JSON logs are essential for production—they're parseable by log aggregation systems and carry structured context that plain text logs cannot.

Running with Podman

Build your image with Podman just as you would with Docker:

podman build -t myapi:latest .

For local testing, run the container with appropriate settings:

podman run -d \
    --name myapi \
    -p 8000:8000 \
    --env-file .env \
    --health-cmd="curl -f http://localhost:8000/health/live || exit 1" \
    --health-interval=30s \
    myapi:latest

Systemd Integration

One of Podman's strengths is native systemd integration. Generate a unit file for your container:

podman generate systemd --new --name myapi > ~/.config/systemd/user/myapi.service

For a rootless container running as a regular user, enable lingering so the service starts at boot:

loginctl enable-linger $USER
systemctl --user enable myapi.service
systemctl --user start myapi.service

This gives you automatic restarts, proper logging via journald, and familiar service management commands.

Security Considerations

Beyond running rootless, consider these additional hardening measures. Use read-only root filesystems where possible by adding --read-only to your run command and mounting a tmpfs for any directories that need writes. Drop unnecessary Linux capabilities with --cap-drop=ALL and add back only what you need. Set resource limits to prevent runaway containers from affecting the host.

For secrets, avoid baking them into images or passing them as environment variables visible in process listings. Podman supports secrets management:

echo "mysecretvalue" | podman secret create db_password -
podman run --secret db_password myapi:latest

Inside the container, the secret appears as a file at /run/secrets/db_password.

Database Connections

Connection pooling deserves attention in production. With async SQLAlchemy:

from sqlalchemy.ext.asyncio import create_async_engine, async_sessionmaker

engine = create_async_engine(
    settings.database_url,
    pool_size=5,
    max_overflow=10,
    pool_pre_ping=True,
    pool_recycle=3600,
)

The pool_pre_ping setting checks connections before use, which handles database restarts gracefully. pool_recycle prevents issues with connections being closed by firewalls or the database after long idle periods.

Graceful Shutdown

FastAPI applications should handle shutdown signals properly to avoid dropping requests:

from contextlib import asynccontextmanager
from fastapi import FastAPI

@asynccontextmanager
async def lifespan(app: FastAPI):
    # Startup
    await database.connect()
    yield
    # Shutdown
    await database.disconnect()

app = FastAPI(lifespan=lifespan)

The lifespan context manager ensures cleanup code runs when the application receives SIGTERM. Combined with Gunicorn's graceful timeout, this allows in-flight requests to complete before the process exits.

Putting It Together

A production deployment typically involves a reverse proxy in front of your application. With Podman, you might run this as a pod—a group of containers sharing a network namespace:

podman pod create --name myapi-pod -p 8080:80
podman run -d --pod myapi-pod --name nginx nginx:alpine
podman run -d --pod myapi-pod --name api myapi:latest

Alternatively, use Podman Compose with a compose file for more complex setups. The syntax is nearly identical to Docker Compose.

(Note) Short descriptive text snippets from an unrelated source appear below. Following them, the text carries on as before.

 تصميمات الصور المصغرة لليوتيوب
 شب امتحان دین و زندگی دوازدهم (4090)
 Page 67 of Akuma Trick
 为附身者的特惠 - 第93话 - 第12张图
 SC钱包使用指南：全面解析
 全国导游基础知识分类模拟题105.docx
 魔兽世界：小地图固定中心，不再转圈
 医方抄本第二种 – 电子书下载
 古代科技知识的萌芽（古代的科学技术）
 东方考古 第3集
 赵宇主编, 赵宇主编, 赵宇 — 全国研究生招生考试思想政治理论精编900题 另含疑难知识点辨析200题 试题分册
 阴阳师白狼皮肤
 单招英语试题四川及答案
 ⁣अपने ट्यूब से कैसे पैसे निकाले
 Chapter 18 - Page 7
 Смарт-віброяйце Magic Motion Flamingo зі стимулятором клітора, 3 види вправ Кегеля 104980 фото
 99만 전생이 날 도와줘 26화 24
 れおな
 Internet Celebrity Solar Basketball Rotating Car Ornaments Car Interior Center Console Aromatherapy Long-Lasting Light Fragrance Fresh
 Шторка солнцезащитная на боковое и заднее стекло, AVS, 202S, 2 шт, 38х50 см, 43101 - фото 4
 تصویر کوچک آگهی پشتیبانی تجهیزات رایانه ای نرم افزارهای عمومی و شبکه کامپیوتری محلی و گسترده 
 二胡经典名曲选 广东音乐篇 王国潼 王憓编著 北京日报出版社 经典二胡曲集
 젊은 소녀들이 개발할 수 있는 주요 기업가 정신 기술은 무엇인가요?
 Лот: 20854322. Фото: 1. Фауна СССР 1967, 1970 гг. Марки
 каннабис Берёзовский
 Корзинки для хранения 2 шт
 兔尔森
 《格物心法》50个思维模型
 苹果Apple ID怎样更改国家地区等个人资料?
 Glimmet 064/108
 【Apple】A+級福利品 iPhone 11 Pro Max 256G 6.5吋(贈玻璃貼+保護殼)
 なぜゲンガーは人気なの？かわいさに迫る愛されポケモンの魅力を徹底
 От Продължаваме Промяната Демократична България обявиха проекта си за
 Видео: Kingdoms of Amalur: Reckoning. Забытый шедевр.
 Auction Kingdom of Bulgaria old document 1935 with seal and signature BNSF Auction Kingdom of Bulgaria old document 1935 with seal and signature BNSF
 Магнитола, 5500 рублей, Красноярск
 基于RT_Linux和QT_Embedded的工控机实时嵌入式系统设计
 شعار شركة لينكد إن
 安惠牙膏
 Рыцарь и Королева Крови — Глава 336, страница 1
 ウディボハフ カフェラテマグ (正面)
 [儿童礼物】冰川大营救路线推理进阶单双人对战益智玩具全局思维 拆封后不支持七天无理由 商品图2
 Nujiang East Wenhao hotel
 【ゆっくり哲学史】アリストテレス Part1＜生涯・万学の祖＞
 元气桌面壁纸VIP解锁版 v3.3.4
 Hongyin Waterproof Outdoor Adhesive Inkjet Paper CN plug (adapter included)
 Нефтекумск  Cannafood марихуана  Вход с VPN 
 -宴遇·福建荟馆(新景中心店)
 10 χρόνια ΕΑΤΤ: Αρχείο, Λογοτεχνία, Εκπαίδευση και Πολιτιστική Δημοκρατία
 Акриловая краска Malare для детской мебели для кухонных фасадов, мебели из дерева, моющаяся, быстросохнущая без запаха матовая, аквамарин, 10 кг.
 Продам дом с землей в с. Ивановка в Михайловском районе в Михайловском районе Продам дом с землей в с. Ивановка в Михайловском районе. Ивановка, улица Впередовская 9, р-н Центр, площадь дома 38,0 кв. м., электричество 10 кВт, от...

Taking a FastAPI application to production requires attention to configuration, security, observability, and operational concerns. Podman provides a secure foundation with its rootless architecture and systemd integration. Combined with proper application structure and configuration management, you'll have a deployment that's both secure and maintainable.

The key is treating production deployment as a first-class concern from the start rather than an afterthought. The practices outlined here—multi-stage builds, health checks, structured logging, proper signal handling—aren't particularly difficult to implement, but they make an enormous difference when you're debugging an issue at 3am.